La sainteté est identique au projet de la création tel qu'il apparait dans les premiers chapitres de la Genèse. L'analyse du texte, comme l'a démontré le rav Léon Ashkenazi, amène à la conclusion que le temps de l'histoire humaine est celui du septième jour de la création, qui est ce temps où se crée un espace dans lequel l'homme, livré à son libre arbitre, peut accéder à l'état de sainteté, et entrer ainsi dans la phase du huitième jour.
L'accès a la sainteté comporte selon notre double paracha deux phases : une négative et l'autre positive. En premier lieu l'éloignement de la bassesse sexuelle, détaillée dans le dernier chapitre d'a'haré-moth (Rachi), et puis, dans kedochim, l'accomplissement actif d'une liste de commandements destinés à entretenir une triple dimension morale : celle de l'homme envers son prochain, de l'homme envers Dieu et de l'homme envers soi-même. Le plus notoire de ces versets est bien connu (19, 18) : "Tu aimeras ton prochain (envers son prochain) comme toi-même (envers soi-même), Je suis l'Eternel (envers Dieu)".
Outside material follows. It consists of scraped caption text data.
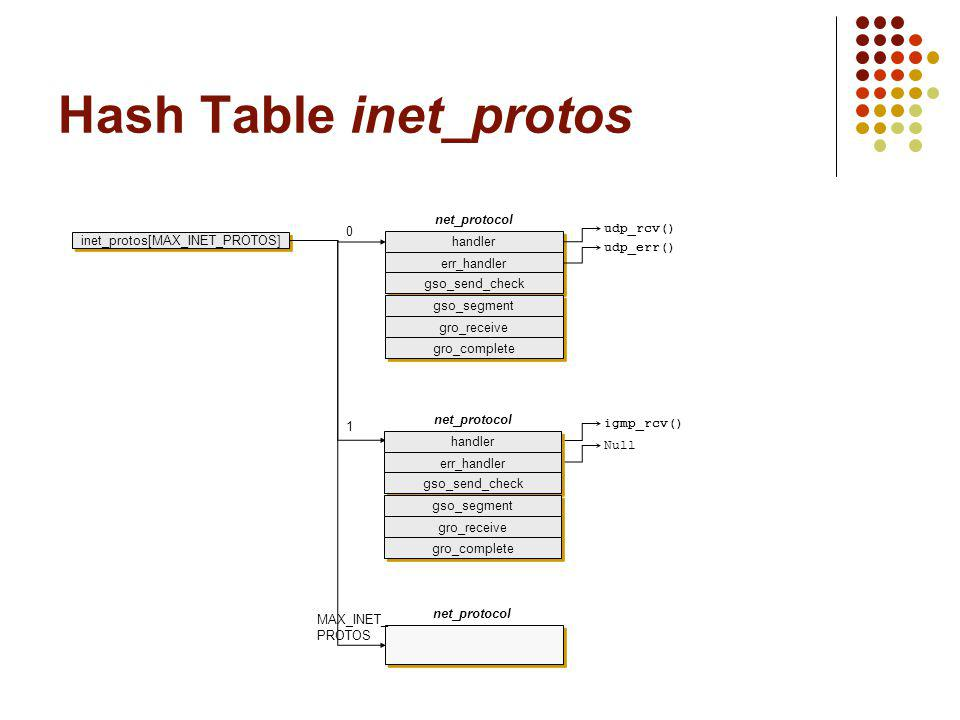 Hash Table inet_protos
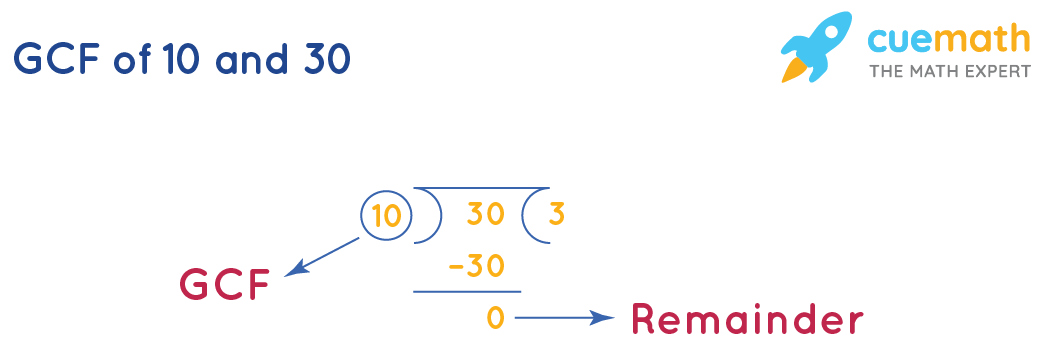 GCF of 10 and 30 by division method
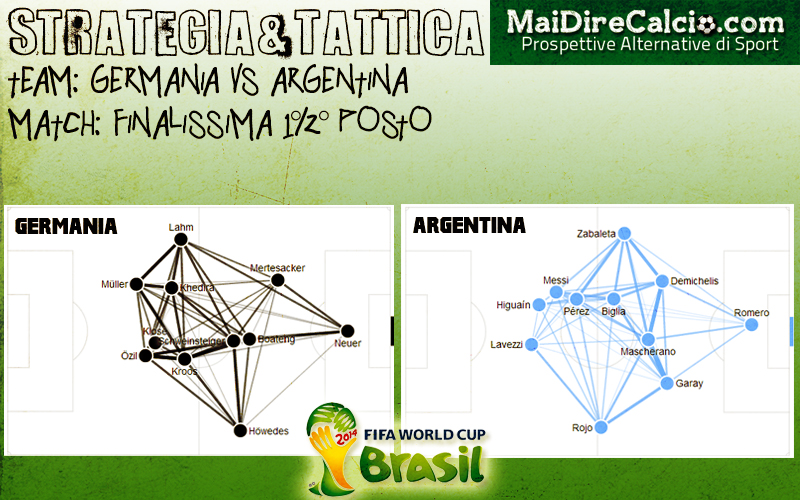 germania-argentinastrategia
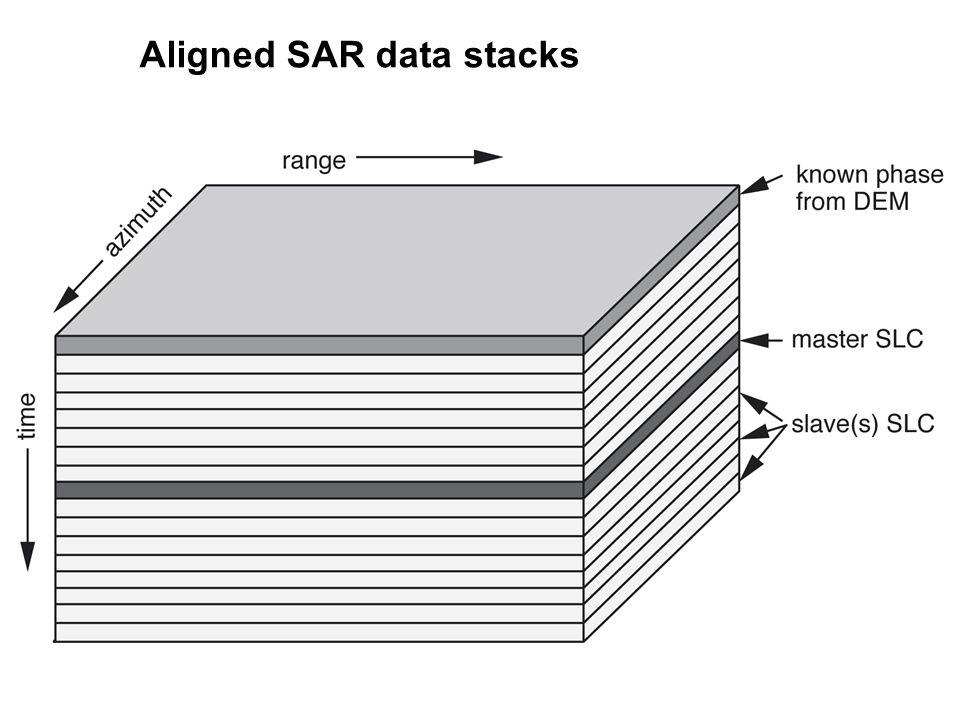 Aligned SAR data stacks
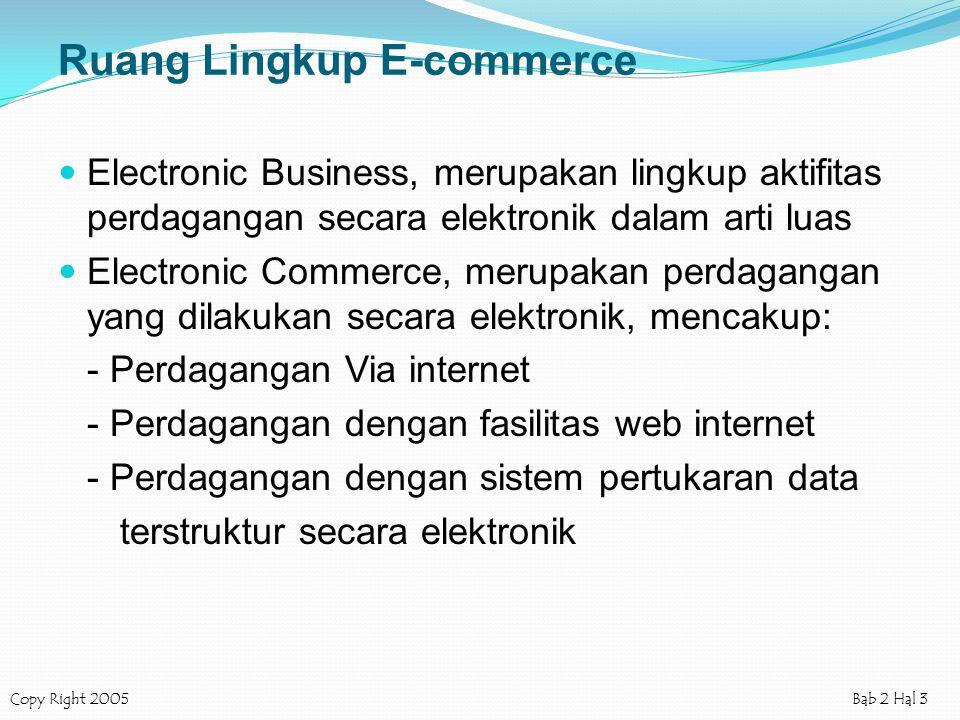 Copy Right 2005Bab 2 Hal 3 Ruang Lingkup E-commerce Electronic Business, merupakan lingkup aktifitas perdagangan secara elektronik dalam arti luas Ele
Ce n'est qu'après une longue liste de commandements que réapparait le terme de sainteté, en tant que signe de la réussite du projet (19, 23-24) : "lorsque vous entrerez sur la terre que je vous donne, et que vous y planterez toutes sortes d'arbres fruitiers… lors de la quatrième année tous leurs fruits seront saints, en louange à l'Eternel". Il est remarquable que la sainteté soit acquise particulièrement à travers une activité agricole en terre d'Israël. C'est que c'est le lieu où la réconciliation entre l'exigence morale et la nature est possible. Le midrache (Vayikra Rabba 25, 3) pousse l'idée à son paroxysme, en affirmant que la plantation des arbres en Eretz-Israël est l'adhésion au Créateur : "marchez après Dieu et adhérez à Lui : depuis le début de la création, le Saint béni soit-Il ne s'est occupé que de planter des arbres, et vous, de même, lorsque vous entrerez sur votre terre, ne vous occupez au début que de plantation".
L'exigence de sainteté, implique donc de surmonter le hiatus entre l'homme et la nature, pour créer l'harmonie entre les éléments opposés de l'identité humaine : le corps et l'âme. C'est en terre d'Israël que cette aspiration est pleinement réalisée, pour la Gloire de l'Eternel.